▸ Problem to work on
Write each line word for word, from the line that contains "Is (44,394) further" through the last line of the material below.

▸ Records for the exercise
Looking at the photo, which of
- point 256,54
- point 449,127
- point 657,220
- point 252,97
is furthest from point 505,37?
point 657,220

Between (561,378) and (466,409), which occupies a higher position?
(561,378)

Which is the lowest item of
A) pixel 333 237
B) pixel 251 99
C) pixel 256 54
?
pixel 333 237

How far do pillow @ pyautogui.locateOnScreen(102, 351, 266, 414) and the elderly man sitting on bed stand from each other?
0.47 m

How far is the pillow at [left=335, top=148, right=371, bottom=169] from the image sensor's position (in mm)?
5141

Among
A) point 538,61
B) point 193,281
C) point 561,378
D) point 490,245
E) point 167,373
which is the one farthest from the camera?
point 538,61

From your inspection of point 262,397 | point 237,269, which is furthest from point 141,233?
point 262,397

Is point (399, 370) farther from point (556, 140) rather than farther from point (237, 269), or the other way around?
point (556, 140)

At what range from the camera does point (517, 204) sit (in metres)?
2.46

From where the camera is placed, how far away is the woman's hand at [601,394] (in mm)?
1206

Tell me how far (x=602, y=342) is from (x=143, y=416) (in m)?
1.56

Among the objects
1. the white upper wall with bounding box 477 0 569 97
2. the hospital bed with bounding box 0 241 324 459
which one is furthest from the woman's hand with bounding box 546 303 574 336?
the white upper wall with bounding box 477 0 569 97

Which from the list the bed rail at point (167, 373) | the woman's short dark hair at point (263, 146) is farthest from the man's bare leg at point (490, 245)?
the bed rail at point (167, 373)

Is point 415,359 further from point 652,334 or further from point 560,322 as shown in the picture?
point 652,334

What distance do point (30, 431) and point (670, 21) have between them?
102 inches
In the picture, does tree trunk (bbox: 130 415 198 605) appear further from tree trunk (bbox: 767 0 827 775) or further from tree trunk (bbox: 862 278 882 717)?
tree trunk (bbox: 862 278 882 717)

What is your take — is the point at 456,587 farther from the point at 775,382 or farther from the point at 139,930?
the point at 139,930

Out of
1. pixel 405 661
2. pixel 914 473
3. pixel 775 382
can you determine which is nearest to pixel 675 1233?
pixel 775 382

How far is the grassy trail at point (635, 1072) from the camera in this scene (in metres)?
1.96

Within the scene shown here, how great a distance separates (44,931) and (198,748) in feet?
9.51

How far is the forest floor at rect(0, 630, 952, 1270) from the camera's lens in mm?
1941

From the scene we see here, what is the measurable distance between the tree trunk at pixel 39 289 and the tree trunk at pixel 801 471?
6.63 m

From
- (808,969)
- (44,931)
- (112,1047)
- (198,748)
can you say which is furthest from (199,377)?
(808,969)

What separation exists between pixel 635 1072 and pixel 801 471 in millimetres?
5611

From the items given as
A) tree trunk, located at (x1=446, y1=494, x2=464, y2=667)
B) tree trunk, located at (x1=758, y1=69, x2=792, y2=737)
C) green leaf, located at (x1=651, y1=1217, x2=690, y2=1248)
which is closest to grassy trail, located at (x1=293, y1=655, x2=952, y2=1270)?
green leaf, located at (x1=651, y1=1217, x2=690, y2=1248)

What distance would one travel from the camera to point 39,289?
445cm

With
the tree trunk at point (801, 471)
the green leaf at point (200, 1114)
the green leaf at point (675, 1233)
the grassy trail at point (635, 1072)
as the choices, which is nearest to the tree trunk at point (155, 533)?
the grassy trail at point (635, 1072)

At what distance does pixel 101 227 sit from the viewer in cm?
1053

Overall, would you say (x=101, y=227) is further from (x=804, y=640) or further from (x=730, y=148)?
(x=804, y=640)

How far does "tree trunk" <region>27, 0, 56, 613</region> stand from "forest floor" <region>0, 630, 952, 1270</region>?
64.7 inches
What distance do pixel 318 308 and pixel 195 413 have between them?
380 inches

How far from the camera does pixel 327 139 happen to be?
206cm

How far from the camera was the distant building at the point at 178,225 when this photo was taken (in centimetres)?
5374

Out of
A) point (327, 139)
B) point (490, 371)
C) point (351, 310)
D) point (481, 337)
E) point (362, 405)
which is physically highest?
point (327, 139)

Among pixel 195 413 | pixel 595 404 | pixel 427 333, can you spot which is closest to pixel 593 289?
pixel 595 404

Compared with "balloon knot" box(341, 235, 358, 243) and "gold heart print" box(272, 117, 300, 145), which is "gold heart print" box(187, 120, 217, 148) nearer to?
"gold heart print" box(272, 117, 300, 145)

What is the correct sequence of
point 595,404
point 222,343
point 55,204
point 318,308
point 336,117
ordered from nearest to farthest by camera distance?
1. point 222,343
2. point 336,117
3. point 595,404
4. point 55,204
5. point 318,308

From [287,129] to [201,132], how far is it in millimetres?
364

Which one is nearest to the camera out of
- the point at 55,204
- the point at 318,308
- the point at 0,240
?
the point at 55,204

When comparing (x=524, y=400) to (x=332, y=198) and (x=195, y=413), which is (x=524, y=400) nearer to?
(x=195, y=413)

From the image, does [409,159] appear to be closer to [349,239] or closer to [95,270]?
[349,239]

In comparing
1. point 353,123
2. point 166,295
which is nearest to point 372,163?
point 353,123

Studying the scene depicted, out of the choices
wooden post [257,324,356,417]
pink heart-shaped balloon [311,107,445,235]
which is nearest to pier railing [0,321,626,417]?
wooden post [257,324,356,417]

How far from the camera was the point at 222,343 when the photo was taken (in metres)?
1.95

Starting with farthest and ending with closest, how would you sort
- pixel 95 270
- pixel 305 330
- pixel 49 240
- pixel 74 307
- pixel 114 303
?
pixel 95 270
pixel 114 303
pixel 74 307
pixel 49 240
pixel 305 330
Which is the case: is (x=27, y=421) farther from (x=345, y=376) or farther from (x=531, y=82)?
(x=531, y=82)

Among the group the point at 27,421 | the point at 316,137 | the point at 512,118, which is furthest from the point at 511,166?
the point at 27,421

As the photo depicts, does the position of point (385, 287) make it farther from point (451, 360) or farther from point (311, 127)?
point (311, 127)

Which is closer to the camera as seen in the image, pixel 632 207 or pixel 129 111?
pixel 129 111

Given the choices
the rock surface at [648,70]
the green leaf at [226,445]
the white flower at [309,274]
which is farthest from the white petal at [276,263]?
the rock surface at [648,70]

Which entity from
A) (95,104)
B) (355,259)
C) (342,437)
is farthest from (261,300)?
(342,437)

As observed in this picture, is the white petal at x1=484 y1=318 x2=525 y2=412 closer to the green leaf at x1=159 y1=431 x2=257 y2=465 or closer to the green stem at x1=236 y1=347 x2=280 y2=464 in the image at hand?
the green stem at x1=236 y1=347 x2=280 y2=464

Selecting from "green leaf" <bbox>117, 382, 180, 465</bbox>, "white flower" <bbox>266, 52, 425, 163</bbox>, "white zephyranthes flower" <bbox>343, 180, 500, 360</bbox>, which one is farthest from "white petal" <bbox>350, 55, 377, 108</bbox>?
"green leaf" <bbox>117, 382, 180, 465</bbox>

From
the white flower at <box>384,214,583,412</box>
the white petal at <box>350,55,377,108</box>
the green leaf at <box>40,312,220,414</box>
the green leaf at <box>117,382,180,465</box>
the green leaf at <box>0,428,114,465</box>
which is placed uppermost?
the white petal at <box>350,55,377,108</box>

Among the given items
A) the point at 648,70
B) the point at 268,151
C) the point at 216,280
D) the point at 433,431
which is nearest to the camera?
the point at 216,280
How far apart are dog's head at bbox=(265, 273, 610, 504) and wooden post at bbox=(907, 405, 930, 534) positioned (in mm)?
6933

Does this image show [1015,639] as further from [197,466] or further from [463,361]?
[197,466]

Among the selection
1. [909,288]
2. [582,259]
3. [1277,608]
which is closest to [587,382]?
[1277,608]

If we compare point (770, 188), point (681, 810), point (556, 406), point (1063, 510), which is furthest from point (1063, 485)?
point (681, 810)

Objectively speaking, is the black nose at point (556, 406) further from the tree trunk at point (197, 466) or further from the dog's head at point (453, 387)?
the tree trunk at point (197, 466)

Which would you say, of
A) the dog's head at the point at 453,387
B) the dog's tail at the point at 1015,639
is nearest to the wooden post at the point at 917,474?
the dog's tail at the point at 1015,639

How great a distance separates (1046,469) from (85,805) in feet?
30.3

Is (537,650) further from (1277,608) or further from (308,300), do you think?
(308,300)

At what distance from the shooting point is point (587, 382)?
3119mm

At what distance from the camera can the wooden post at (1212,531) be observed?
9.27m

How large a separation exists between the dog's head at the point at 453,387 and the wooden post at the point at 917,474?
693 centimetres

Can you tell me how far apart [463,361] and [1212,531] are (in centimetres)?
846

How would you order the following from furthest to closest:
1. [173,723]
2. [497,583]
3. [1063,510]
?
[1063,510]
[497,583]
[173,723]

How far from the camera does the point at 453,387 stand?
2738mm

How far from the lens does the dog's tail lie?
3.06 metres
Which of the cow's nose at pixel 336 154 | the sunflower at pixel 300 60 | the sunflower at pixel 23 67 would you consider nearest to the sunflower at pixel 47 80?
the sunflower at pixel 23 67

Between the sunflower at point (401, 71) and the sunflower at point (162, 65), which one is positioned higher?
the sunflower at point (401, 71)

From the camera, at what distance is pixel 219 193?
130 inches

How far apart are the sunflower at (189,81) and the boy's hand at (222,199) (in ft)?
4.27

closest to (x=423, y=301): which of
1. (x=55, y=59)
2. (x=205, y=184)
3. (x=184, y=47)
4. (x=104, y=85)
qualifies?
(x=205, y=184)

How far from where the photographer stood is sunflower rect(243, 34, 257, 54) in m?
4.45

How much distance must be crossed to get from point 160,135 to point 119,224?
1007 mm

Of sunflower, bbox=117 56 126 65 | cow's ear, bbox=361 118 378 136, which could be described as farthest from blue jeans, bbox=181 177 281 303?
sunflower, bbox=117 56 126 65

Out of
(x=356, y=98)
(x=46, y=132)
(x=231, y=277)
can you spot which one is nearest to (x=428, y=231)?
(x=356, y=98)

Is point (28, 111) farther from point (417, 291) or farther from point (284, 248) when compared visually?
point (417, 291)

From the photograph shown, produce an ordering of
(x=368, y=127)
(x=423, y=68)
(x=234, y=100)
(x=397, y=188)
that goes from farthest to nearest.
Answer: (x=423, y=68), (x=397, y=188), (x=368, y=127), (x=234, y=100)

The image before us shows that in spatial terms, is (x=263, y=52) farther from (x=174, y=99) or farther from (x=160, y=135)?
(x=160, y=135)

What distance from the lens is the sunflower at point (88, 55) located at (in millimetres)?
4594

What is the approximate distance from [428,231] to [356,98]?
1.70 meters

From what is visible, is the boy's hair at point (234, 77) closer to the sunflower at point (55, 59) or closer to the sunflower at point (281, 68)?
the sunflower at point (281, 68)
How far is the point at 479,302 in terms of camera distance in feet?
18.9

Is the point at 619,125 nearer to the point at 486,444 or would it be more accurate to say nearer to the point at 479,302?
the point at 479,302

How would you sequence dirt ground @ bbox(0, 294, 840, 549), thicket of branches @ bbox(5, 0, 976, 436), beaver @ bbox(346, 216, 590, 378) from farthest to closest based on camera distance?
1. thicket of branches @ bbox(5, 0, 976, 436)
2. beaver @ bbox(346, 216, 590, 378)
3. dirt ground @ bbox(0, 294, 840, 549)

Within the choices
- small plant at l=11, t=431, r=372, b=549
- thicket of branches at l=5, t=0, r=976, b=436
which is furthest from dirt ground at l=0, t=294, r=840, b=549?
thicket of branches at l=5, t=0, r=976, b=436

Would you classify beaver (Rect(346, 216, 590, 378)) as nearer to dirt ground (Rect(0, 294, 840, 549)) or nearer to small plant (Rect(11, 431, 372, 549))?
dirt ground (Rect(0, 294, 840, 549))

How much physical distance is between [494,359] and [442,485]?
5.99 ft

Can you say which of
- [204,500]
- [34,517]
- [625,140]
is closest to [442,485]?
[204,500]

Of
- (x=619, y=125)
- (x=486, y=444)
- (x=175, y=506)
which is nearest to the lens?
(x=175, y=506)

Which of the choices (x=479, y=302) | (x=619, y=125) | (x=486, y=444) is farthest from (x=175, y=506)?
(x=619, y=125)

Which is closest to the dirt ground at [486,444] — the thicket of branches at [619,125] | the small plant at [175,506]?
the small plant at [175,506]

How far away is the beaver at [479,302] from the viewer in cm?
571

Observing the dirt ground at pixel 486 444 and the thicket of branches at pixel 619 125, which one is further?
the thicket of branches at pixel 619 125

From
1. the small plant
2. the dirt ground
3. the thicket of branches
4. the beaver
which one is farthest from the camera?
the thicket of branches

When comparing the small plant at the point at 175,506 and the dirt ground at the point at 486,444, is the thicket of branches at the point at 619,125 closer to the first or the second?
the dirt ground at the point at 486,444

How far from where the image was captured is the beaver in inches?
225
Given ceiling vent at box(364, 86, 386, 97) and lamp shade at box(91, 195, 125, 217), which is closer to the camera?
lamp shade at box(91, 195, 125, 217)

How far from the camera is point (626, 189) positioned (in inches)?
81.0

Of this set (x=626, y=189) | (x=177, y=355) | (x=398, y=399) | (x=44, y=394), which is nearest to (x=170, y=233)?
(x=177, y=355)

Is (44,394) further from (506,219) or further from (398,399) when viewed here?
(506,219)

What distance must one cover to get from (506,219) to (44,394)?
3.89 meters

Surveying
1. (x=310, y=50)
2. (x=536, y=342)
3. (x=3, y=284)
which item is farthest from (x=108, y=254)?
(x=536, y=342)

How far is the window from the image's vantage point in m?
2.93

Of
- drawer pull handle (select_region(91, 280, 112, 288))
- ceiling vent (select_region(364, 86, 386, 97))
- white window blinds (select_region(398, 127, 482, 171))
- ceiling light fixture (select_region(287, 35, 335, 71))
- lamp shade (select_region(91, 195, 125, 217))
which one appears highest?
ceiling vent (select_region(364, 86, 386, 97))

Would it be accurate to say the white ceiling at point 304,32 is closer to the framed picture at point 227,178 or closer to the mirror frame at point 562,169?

▸ Written response
Is (44,394) further from (506,219) or further from (398,399) when viewed here?
(506,219)

What distance must one cover to get from (506,219) to (44,394)?
3.89 meters

Surveying
1. (x=310, y=50)
2. (x=536, y=342)
3. (x=3, y=284)
which item is farthest from (x=108, y=254)?
(x=536, y=342)

How far is the window from the image's vantage point in m?
2.93

Of
- drawer pull handle (select_region(91, 280, 112, 288))
- ceiling vent (select_region(364, 86, 386, 97))
- white window blinds (select_region(398, 127, 482, 171))
- ceiling light fixture (select_region(287, 35, 335, 71))
- lamp shade (select_region(91, 195, 125, 217))
which one appears highest?
ceiling vent (select_region(364, 86, 386, 97))

Would it be accurate to say the white ceiling at point 304,32 is closer to the framed picture at point 227,178 or closer to the mirror frame at point 562,169?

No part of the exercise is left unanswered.